## Challenges
1/ Return everything from "Paris 2024: A" down to "the ball sports." in the passage on Iran at the Olympics, copied word for word.
2/ Resume the passage on Iran at the Olympics, picking up right after its last sentence.

## Passage shown
** start **
Paris 2024: A Mixed Return

Paris 2024 saw a mid-range Iranian performance. Wrestling delivered, as expected. Weightlifting had fewer gold-medal performances than anticipated. Taekwondo’s internal dynamics were complicated by the dual presence of Kimia Alizadeh, now representing Bulgaria, and Nahid Kiani, still representing Iran, in the same weight class and medal rounds. Shooting, archery, and rowing added depth to the delegation without necessarily adding medals.

The 2024 Games reinforced a lesson the federation has been slowly absorbing for a decade: the medal base Iran built on wrestling and weightlifting is narrowing as those sports globalize and other nations invest in them. Iran’s future medal growth, if it is going to happen, will increasingly need to come from taekwondo, athletics, shooting, and the ball sports.

Women, Slowly, at the Games

The first Iranian woman to compete at an Olympic Games was Lida Fariman, a shooter at Atlanta 1996. She was also the Iranian flag bearer at the opening ceremony. For the next decade, Iranian female participation remained modest. The expansion came gradually: rowers, archers, shooters, taekwondo athletes. Kimia Alizadeh’s Rio 2016 bronze was the first medal. Nahid Kiani’s Paris 2024 silver was the first by a female athlete still competing under the Iranian flag.

At the Winter Games, Marjan Kalhor became the first Iranian woman to compete at a Winter Olympics, skiing for Iran at Vancouver 2010. She has since been followed by a small but steady pipeline of winter-sports athletes, particularly in alpine skiing and cross-country.

Los Angeles 2028: What to Watch

Iran’s federations are already deep into qualification cycles for LA 2028. Wrestling and weightlifting remain the medal baseline — expect continuity, with rising stars Amir Hossein Zare, Kamran Ghasempour, and Rahman Amouzad leading a new freestyle generation.

Taekwondo is a genuine medal hope, led by Kiani and a deep women’s bench. Volleyball, under Roberto Piazza, is trying to engineer a return to the Olympic field after missing Tokyo 2020 and Paris 2024. Basketball is chasing its third Olympic berth through the 2027 FIBA World Cup qualifiers. Athletics will lean on a handful of continental champions, including Hassan Taftian at age 35 — an unlikely but still plausible fourth Olympic sprinter.

The federation’s internal targets, per sources quoted in Tehran Times this spring, are in the range of five to eight medals, with at least two gold. That would match a typical modern Iranian Games.
** end **
## Supplied information
** start **
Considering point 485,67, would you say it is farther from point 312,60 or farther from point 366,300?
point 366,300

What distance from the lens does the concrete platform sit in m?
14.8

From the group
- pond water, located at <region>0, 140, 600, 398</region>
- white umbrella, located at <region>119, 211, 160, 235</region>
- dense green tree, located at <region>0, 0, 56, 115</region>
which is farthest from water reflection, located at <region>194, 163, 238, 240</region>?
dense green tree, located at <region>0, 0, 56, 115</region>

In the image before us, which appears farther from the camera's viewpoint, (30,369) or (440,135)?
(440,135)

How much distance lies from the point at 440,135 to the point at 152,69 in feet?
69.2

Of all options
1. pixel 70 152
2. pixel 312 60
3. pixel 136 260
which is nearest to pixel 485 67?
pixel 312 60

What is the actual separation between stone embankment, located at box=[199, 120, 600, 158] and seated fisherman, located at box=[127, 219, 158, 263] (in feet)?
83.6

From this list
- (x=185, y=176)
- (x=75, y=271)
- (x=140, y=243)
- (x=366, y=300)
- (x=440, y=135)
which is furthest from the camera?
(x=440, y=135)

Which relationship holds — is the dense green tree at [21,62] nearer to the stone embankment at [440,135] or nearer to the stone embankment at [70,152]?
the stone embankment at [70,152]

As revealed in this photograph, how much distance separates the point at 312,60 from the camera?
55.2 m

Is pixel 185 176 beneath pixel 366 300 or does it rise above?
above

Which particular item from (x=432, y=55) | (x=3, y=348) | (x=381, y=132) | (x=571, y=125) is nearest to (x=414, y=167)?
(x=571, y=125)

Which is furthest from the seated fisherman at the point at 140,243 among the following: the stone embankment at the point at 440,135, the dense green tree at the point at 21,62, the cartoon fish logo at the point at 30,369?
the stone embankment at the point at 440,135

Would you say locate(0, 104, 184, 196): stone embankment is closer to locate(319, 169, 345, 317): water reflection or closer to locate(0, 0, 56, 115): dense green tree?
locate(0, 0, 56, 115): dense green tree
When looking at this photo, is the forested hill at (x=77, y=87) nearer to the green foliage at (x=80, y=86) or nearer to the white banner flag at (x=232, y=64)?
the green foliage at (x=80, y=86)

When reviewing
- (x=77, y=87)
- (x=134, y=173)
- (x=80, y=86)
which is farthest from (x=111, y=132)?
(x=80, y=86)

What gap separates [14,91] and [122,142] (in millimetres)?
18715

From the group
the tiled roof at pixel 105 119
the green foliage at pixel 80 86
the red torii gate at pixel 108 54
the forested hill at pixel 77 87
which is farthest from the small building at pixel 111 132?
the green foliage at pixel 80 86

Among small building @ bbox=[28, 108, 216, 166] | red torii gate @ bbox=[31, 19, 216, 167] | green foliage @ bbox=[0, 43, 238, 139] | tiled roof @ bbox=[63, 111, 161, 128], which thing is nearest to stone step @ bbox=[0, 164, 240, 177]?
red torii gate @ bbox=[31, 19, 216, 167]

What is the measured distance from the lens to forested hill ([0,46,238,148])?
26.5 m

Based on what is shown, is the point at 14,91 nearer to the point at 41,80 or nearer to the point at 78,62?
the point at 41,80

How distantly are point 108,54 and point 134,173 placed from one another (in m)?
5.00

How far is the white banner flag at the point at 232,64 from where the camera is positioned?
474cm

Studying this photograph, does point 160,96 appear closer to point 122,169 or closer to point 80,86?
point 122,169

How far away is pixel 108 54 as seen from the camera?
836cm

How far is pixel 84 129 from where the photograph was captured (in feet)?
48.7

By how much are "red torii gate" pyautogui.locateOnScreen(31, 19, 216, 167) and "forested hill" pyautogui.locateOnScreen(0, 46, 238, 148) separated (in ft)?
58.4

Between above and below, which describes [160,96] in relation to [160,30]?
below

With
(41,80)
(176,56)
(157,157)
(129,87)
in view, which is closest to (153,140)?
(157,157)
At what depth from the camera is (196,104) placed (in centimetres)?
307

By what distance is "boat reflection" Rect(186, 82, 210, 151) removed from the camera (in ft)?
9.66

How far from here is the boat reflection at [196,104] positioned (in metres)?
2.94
** end **
## Replies
1/
Paris 2024: A Mixed Return

Paris 2024 saw a mid-range Iranian performance. Wrestling delivered, as expected. Weightlifting had fewer gold-medal performances than anticipated. Taekwondo’s internal dynamics were complicated by the dual presence of Kimia Alizadeh, now representing Bulgaria, and Nahid Kiani, still representing Iran, in the same weight class and medal rounds. Shooting, archery, and rowing added depth to the delegation without necessarily adding medals.

The 2024 Games reinforced a lesson the federation has been slowly absorbing for a decade: the medal base Iran built on wrestling and weightlifting is narrowing as those sports globalize and other nations invest in them. Iran’s future medal growth, if it is going to happen, will increasingly need to come from taekwondo, athletics, shooting, and the ball sports.

2/
The Longer Arc

One fencer in 1900. A single bronze in 1948. A gold in 1956. An Olympic-record super-heavyweight in 2000. A first female medalist in 2016. A Winter Olympian in 2010. A volleyball team in the qualification brackets in 2026.

These are the landmarks of a small, persistent Olympic country. Iran’s story is not the story of the United States or China, nations that have built industrial-scale sporting machinery. It is something quieter and, in its own way, more interesting — a story of how a handful of sports, dominated by a handful of generational athletes, became a national self-image, and how that self-image now has to adapt to a wider, more competitive world.

The black-and-white photograph of Freydoun Malkom hangs, in a reproduction, on the wall of the National Olympic Committee in Tehran. He looks out past the camera the way he might have once looked past an opponent’s blade. One hundred and twenty-five years later, the country he represented is still at the Games.

Winter Sports: A Parallel Track

The summer story receives the majority of Iranian Olympic coverage, but the winter programme has its own continuous history. Iran has competed at most Winter Olympics since Sapporo 1972, typically sending small delegations in alpine skiing, cross-country skiing, and occasional entries in other disciplines. The country has never won a Winter Olympic medal. The delegations have usually numbered between two and five athletes.

The significance of the winter programme is not measured in medals. It is measured in continuity — the fact that Iran has maintained a winter Olympic presence across the 1979 revolution, the 1980-88 war years, economic sanctions, and multiple political transitions. Marjan Kalhor’s 2010 appearance in Vancouver — as Iran’s first woman at a Winter Olympics and as flag bearer at the opening ceremony — stands as the most visible individual moment of the winter history.

Going into Milano-Cortina 2026 (already completed) and Salt Lake City 2034, Iran’s winter programme continues to operate with modest resources but genuine institutional persistence. The alpine skiing programme based at Dizin and Shemshak remains the core of the country’s winter competitive presence, and recent reforms in junior pipelines suggest the programme will remain a fixture of the Iranian Olympic identity for the foreseeable future.

The Youth Olympic Games

Iran has also maintained participation in the Youth Olympic Games, introduced in 2010 as a development-focused IOC event for athletes aged 15-18. Iranian athletes have medalled at Youth Olympic Games across wrestling, weightlifting, archery, and shooting. These results have served as pipeline indicators for later senior-level success, and several of the country’s current senior national-team members first appeared on the international stage as YOG competitors.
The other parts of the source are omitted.